Bunların birçoğu: zaman zaman İngiltere’nin gömülü hazineleri genellikle mezarlıklardan veya yer altındaki saklı yerlerden ortaya çıkarılmıştır. Bu bölümde: ortaçağ mücevherleri ve Rönesans saatlerini görebilirsiniz.
Serginin özellikle görmenizi önereceğim objeler şunlardır:
“Anglo Sakson hazinesi” 1939 yılında Sutton Hoo’dan çıkarılmıştır. (Oda 41). Bu hazinede: özellikle bronz ve lal ile süslenmiş nadir bir miğfer ilgi çekmektedir. Bu miğfer: bulunduktan sonra, 500 parçanın birleştirilmesiyle oluşturulmuştur.
Sutton Hoo bölgesindeki kazılarda ortaya çıkarılan ve buraya taşınan bir diğer obje “gemi enkazı” da görülmelidir.
41 nolu odadaki: harika oyma “Lewis Chessmen’de ilgi çeker. İskoçya’nın Lewis adasında 1939 yılında bulunan bu satranç takımı: Norveç morslarının azı dişlerinden ve balina dişlerinden MS. 1150 yılında oyulmuştur.
4.yüzyıldan kalma: 34 parça gümüş tabaktan oluşan erken dönem İngiliz hazineleri ise: Suffolk bölgesinde Mildenhall’de bulunmuştur.

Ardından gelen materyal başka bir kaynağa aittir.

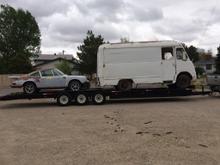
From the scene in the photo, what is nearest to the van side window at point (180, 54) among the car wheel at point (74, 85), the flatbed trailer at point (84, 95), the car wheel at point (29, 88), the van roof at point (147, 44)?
the van roof at point (147, 44)

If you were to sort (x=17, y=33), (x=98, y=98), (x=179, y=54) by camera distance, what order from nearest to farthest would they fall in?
(x=98, y=98), (x=179, y=54), (x=17, y=33)

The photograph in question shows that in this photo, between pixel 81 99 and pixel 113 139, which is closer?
pixel 113 139

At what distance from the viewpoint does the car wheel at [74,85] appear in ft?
80.5

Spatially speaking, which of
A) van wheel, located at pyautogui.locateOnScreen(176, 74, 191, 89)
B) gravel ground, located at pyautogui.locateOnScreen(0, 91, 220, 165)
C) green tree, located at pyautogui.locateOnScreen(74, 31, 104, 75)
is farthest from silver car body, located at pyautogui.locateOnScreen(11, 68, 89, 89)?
green tree, located at pyautogui.locateOnScreen(74, 31, 104, 75)

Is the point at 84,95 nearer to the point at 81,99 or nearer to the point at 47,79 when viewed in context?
the point at 81,99

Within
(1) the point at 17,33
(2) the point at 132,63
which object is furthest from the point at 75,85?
(1) the point at 17,33

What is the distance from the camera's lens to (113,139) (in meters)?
11.7

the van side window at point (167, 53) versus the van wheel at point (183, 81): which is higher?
the van side window at point (167, 53)

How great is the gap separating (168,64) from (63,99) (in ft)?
19.3

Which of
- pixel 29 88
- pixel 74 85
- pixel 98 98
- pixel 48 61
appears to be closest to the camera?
pixel 98 98

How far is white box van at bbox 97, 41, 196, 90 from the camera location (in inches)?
929

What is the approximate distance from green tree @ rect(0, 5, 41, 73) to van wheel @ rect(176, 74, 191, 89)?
6277cm

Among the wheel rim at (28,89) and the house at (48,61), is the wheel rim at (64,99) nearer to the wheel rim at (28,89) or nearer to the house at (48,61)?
the wheel rim at (28,89)

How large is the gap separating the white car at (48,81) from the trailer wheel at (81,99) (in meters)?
1.01
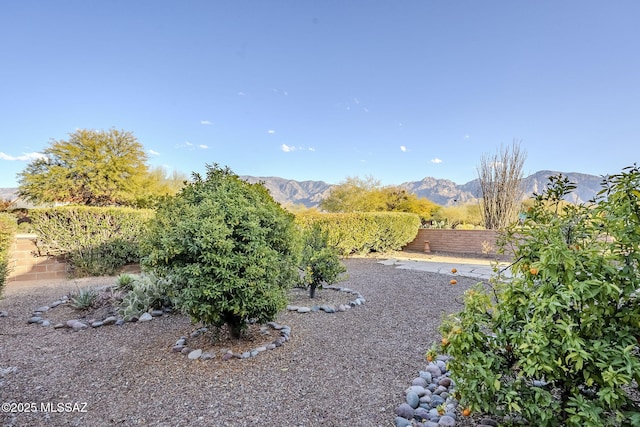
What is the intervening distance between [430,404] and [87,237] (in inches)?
335

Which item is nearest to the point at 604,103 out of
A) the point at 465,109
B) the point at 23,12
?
the point at 465,109

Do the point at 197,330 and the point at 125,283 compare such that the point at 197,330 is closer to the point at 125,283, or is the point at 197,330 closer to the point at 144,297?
the point at 144,297

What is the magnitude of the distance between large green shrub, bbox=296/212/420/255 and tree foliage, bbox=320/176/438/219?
176 inches

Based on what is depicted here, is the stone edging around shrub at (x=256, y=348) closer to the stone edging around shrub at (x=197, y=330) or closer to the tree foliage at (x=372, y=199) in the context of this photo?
the stone edging around shrub at (x=197, y=330)

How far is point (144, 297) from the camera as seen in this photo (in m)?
4.32

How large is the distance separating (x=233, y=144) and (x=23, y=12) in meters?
6.30

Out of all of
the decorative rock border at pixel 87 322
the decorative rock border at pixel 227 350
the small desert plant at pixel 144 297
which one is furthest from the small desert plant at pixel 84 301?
the decorative rock border at pixel 227 350

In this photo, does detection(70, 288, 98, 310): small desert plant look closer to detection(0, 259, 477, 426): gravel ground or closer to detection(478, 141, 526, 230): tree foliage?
detection(0, 259, 477, 426): gravel ground

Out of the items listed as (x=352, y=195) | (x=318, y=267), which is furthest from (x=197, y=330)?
(x=352, y=195)

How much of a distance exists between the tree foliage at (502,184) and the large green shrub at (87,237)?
37.5 feet

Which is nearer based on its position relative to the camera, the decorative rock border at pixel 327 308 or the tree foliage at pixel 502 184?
the decorative rock border at pixel 327 308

Tabaklarda: deniz perileri ve satyr’ler gibi mitolojik figürler betimlenmiştir.
Evet, bölgenin en önemli buluntusu ise: bir gübrelikte 2000 yıl korunarak kalmış ve 1831 yılında bulunmuş 2000 yaşındaki “Lindow man” adamıdır. (Oda 50)



Ortadoğu:
Orta Doğu Galerilerinde (Oda 52-59) dünyanın en erken yazıtlarından “Sümer İşaretleri” ile yazılmış olan ve MÖ.3000 yılından kalma ticaret kayıtları vardır. Sümerli Asil Ur’un Kraliyet Mezarı günümüzde modern Irak’da bulunmuştur ve MÖ.3.yüzyılın ortalarına uzanmaktadır. Bedeni ile birlikte gömülen objelerin arasında antik bir oyun olan “Ur’un Kraliyet Oyunu” (Oda 56) vardır.



Çizimler ve Basımlar:
Müzede en az 50.000 çizim ve milyondan fazla baskıdan oluşan Rönesans’tan modern günümüze kadar ulaşan bir koleksiyon vardır. Dürer, Michelangelo, Rembrand ve Goya’nın eserlerini görmek için 90.Nolu odaya girin. Objeler, dönüşümlü olarak sergi halinde gösterilmektedir. Ancak, her zaman muhteşem bir şeyin orada olacağına güvenebilirsiniz.